• [EXERCISE DETAILS]: Leave out the pictures and retype everything else in the records below exactly.

• [SUPPLIED RECORDS]:
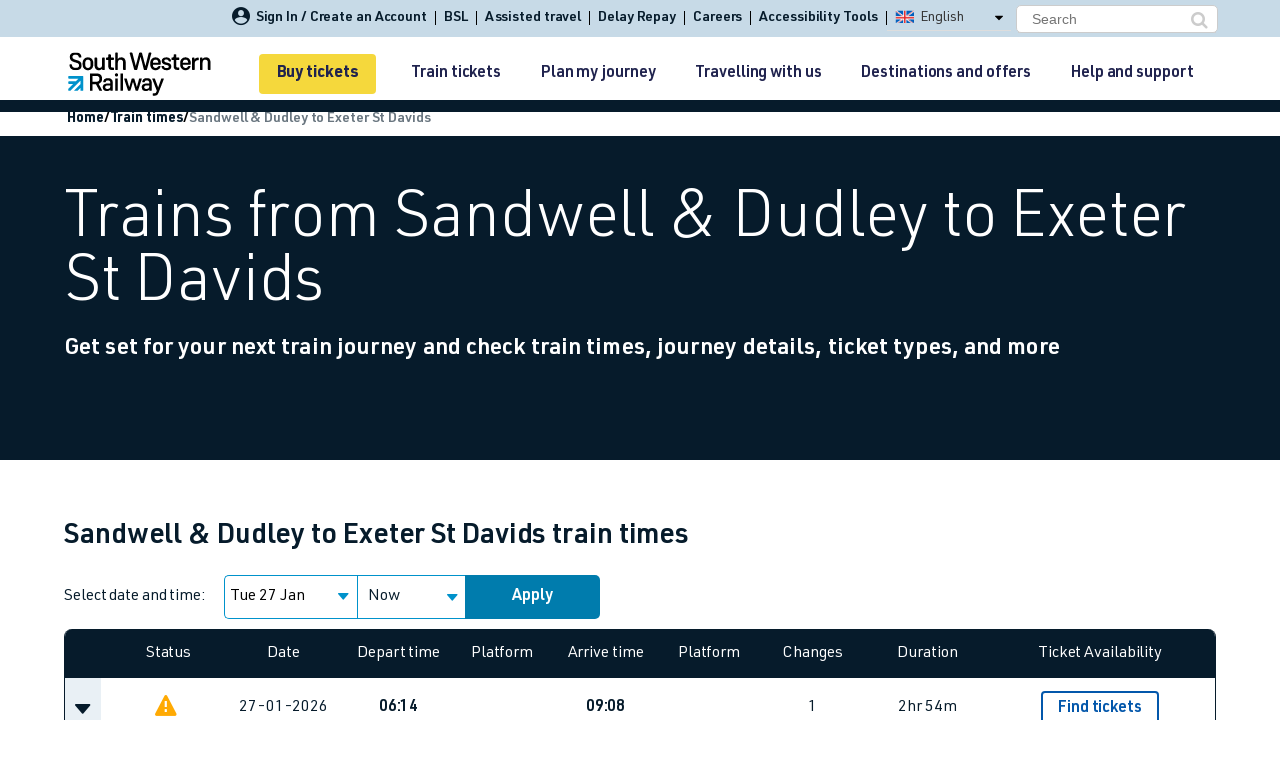

--- FILE ---
content_type: text/css
request_url: https://www.southwesternrailway.com/Assets/css/journeySummaryResult.css
body_size: -293
content:

div#jc-results {
    margin-top: 14px;
}
.journey-summary-container {
    display: block;
}
.journey-summary-component {
    margin: 0 !important;
    padding: 0;
    display: flex;
    flex-wrap: wrap;
    border-radius: 8px;
    width: 100%;
    overflow: hidden;
    border: 1px solid #061B2B;
}
.journey-summary-component li {
    margin: 0;
    display: flex;
    flex-direction: column;
    width: calc(100% / 6);
    border: 1px solid #061B2B;
    flex: 1 1 auto;
}
.journey-summary-component li h3 {
    margin: 0;
    padding: 8px;
    font-size: 16px;
    font-weight: 400;
    color: #fff;
    background-color: #061B2B;
    font-family: "URW DIN", sans-serif;
    text-align: center;
    white-space: nowrap;
}
.journey-summary-component li p {
    margin: 0;
    padding: 4px;
    text-align: center;
    font-size: 16px;
    font-weight: 400;
    font-family: "URW DIN", sans-serif;
}

@media screen and (max-width:1024px) {
    .journey-summary-component li {
        width: calc(100% / 3);
    }
}
@media screen and (max-width:575px) {
    .journey-summary-component li {
        width: calc(100% / 2);
    }
}
@media screen and (max-width:350px) {
    .journey-summary-component li {
        width: 100%;
    }
}


--- FILE ---
content_type: text/css
request_url: https://www.southwesternrailway.com/Assets/css/quickLinks.css
body_size: -23
content:
.nav-quick-links {
    text-align: center;
    padding: 28px 0 35px;
    position: relative;
    background: #E9F0F5;
}

.nav-quick-links .card {
    border-style: solid;
    border-width: 5px 0 0 0;
    padding: 25px 20px;
    background: #fff;
    overflow: hidden;
    border-radius: 4px;
}

.card.card--blue-top-light {
    border-color: #0092CB;
    margin: 0 -12px;
}

.nav-quick-links .nav-item {
    float: left;
    padding: 10px 12px;
    position: relative;
    min-height: 150px;
    text-decoration: none;
    color: #061B2B;
    width: 50%;
    border-radius: 4px;
}

.nav-quick-links .nav-item:after {
    content: '';
    position: absolute;
    width: 1px;
    height: 40px;
    background: #0092CB;
    right: 0;
    top: 50%;
    margin-top: -20px;
}

.nav-quick-links .nav-item:nth-of-type(2n):after {
    content: none;
}

.nav-quick-links .nav-item:hover .contentbg,
.nav-quick-links .nav-item:focus .contentbg {
    opacity: 1;
}

.nav-quick-links .nav-item .contentbg {
    position: absolute;
    top: 0;
    bottom: 0;
    left: 0;
    right: 0;
    opacity: 0;
    transition: opacity 0.5s;
    z-index: 1;
    border-radius: 4px;
    background: #061B2B;
}

.nav-quick-links .nav-item:nth-of-type(odd) {
    clear: both;
}

.nav-quick-links .nav-item:hover,
.nav-quick-links .nav-item:focus,
.nav-quick-links .nav-item:hover p,
.nav-quick-links .nav-item:focus p{
    color: #fff;
}

.nav-quick-links .icon-quick {
    font-size: 2.7em;
    margin: 20px auto;
    background-repeat: no-repeat;
    background-position: center;
    background-size: contain;
    z-index: 9;
    position: relative;
}

.nav-quick-links .readLatestNewsNotesIcon {
    width: 24px;
    height: 24px;
    background-image: url("/Assets/img/readLatestNewsIcon.svg");
}

.nav-quick-links .icon-careers {
    background-image: url("../img/careerIcon.png");
    width: 30px;
    height: 30px;
}

.nav-quick-links .nav-item:hover .readLatestNewsNotesIcon,
.nav-quick-links .nav-item:focus .readLatestNewsNotesIcon,
.nav-quick-links .nav-item:hover .icon-careers,
.nav-quick-links .nav-item:focus .icon-careers {
    filter: invert(1);
}

.nav-quick-links .readLatestNewsNotesIcon::before,
.nav-quick-links .icon-careers::before {
    display: none;
}

.nav-quick-links p {
    margin: 0;
    letter-spacing: -0.1px;
    padding: 0 10px;
    font-size: 1.4em;
    font-weight: 400;
    min-height: 40px;
    position: relative;
    z-index: 9;
}

@media screen and (min-width: 450px) {
    .nav-quick-links p {
        font-size: 1.6em;
    }
}

@media (min-width: 48em) {

    .nav-quick-links .nav-item {
        width: 33.333333%;
        padding: 20px 10px;
        display: table;
        min-height: 170px;
    }

    .nav-quick-links .nav-item:nth-of-type(odd) {
        clear: none;
    }

    .nav-quick-links .nav-item:nth-of-type(2n):after {
        content: "";
    }

    .nav-quick-links .nav-item:nth-of-type(3n):after {
        content: none;
    }

    .nav-quick-links .nav-item .content {
        display: table-cell;
        vertical-align: middle;
        position: relative;
        z-index: 2;
    }
}

@media (min-width: 64.0625em) {
    .nav-quick-links .nav-item {
        width: 16.666666667%;
    }

    .nav-quick-links .nav-item:nth-of-type(3n):after {
        content: "";
    }

    .nav-quick-links .nav-item:last-of-type:after{
        content: none;
    }
}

• [ANSWER TO THIS TASK]:
--- FILE ---
content_type: text/css
request_url: https://www.southwesternrailway.com/Assets/css/journeySummaryResult.css
body_size: -293
content:

div#jc-results {
    margin-top: 14px;
}
.journey-summary-container {
    display: block;
}
.journey-summary-component {
    margin: 0 !important;
    padding: 0;
    display: flex;
    flex-wrap: wrap;
    border-radius: 8px;
    width: 100%;
    overflow: hidden;
    border: 1px solid #061B2B;
}
.journey-summary-component li {
    margin: 0;
    display: flex;
    flex-direction: column;
    width: calc(100% / 6);
    border: 1px solid #061B2B;
    flex: 1 1 auto;
}
.journey-summary-component li h3 {
    margin: 0;
    padding: 8px;
    font-size: 16px;
    font-weight: 400;
    color: #fff;
    background-color: #061B2B;
    font-family: "URW DIN", sans-serif;
    text-align: center;
    white-space: nowrap;
}
.journey-summary-component li p {
    margin: 0;
    padding: 4px;
    text-align: center;
    font-size: 16px;
    font-weight: 400;
    font-family: "URW DIN", sans-serif;
}

@media screen and (max-width:1024px) {
    .journey-summary-component li {
        width: calc(100% / 3);
    }
}
@media screen and (max-width:575px) {
    .journey-summary-component li {
        width: calc(100% / 2);
    }
}
@media screen and (max-width:350px) {
    .journey-summary-component li {
        width: 100%;
    }
}


--- FILE ---
content_type: text/css
request_url: https://www.southwesternrailway.com/Assets/css/quickLinks.css
body_size: -23
content:
.nav-quick-links {
    text-align: center;
    padding: 28px 0 35px;
    position: relative;
    background: #E9F0F5;
}

.nav-quick-links .card {
    border-style: solid;
    border-width: 5px 0 0 0;
    padding: 25px 20px;
    background: #fff;
    overflow: hidden;
    border-radius: 4px;
}

.card.card--blue-top-light {
    border-color: #0092CB;
    margin: 0 -12px;
}

.nav-quick-links .nav-item {
    float: left;
    padding: 10px 12px;
    position: relative;
    min-height: 150px;
    text-decoration: none;
    color: #061B2B;
    width: 50%;
    border-radius: 4px;
}

.nav-quick-links .nav-item:after {
    content: '';
    position: absolute;
    width: 1px;
    height: 40px;
    background: #0092CB;
    right: 0;
    top: 50%;
    margin-top: -20px;
}

.nav-quick-links .nav-item:nth-of-type(2n):after {
    content: none;
}

.nav-quick-links .nav-item:hover .contentbg,
.nav-quick-links .nav-item:focus .contentbg {
    opacity: 1;
}

.nav-quick-links .nav-item .contentbg {
    position: absolute;
    top: 0;
    bottom: 0;
    left: 0;
    right: 0;
    opacity: 0;
    transition: opacity 0.5s;
    z-index: 1;
    border-radius: 4px;
    background: #061B2B;
}

.nav-quick-links .nav-item:nth-of-type(odd) {
    clear: both;
}

.nav-quick-links .nav-item:hover,
.nav-quick-links .nav-item:focus,
.nav-quick-links .nav-item:hover p,
.nav-quick-links .nav-item:focus p{
    color: #fff;
}

.nav-quick-links .icon-quick {
    font-size: 2.7em;
    margin: 20px auto;
    background-repeat: no-repeat;
    background-position: center;
    background-size: contain;
    z-index: 9;
    position: relative;
}

.nav-quick-links .readLatestNewsNotesIcon {
    width: 24px;
    height: 24px;
    background-image: url("/Assets/img/readLatestNewsIcon.svg");
}

.nav-quick-links .icon-careers {
    background-image: url("../img/careerIcon.png");
    width: 30px;
    height: 30px;
}

.nav-quick-links .nav-item:hover .readLatestNewsNotesIcon,
.nav-quick-links .nav-item:focus .readLatestNewsNotesIcon,
.nav-quick-links .nav-item:hover .icon-careers,
.nav-quick-links .nav-item:focus .icon-careers {
    filter: invert(1);
}

.nav-quick-links .readLatestNewsNotesIcon::before,
.nav-quick-links .icon-careers::before {
    display: none;
}

.nav-quick-links p {
    margin: 0;
    letter-spacing: -0.1px;
    padding: 0 10px;
    font-size: 1.4em;
    font-weight: 400;
    min-height: 40px;
    position: relative;
    z-index: 9;
}

@media screen and (min-width: 450px) {
    .nav-quick-links p {
        font-size: 1.6em;
    }
}

@media (min-width: 48em) {

    .nav-quick-links .nav-item {
        width: 33.333333%;
        padding: 20px 10px;
        display: table;
        min-height: 170px;
    }

    .nav-quick-links .nav-item:nth-of-type(odd) {
        clear: none;
    }

    .nav-quick-links .nav-item:nth-of-type(2n):after {
        content: "";
    }

    .nav-quick-links .nav-item:nth-of-type(3n):after {
        content: none;
    }

    .nav-quick-links .nav-item .content {
        display: table-cell;
        vertical-align: middle;
        position: relative;
        z-index: 2;
    }
}

@media (min-width: 64.0625em) {
    .nav-quick-links .nav-item {
        width: 16.666666667%;
    }

    .nav-quick-links .nav-item:nth-of-type(3n):after {
        content: "";
    }

    .nav-quick-links .nav-item:last-of-type:after{
        content: none;
    }
}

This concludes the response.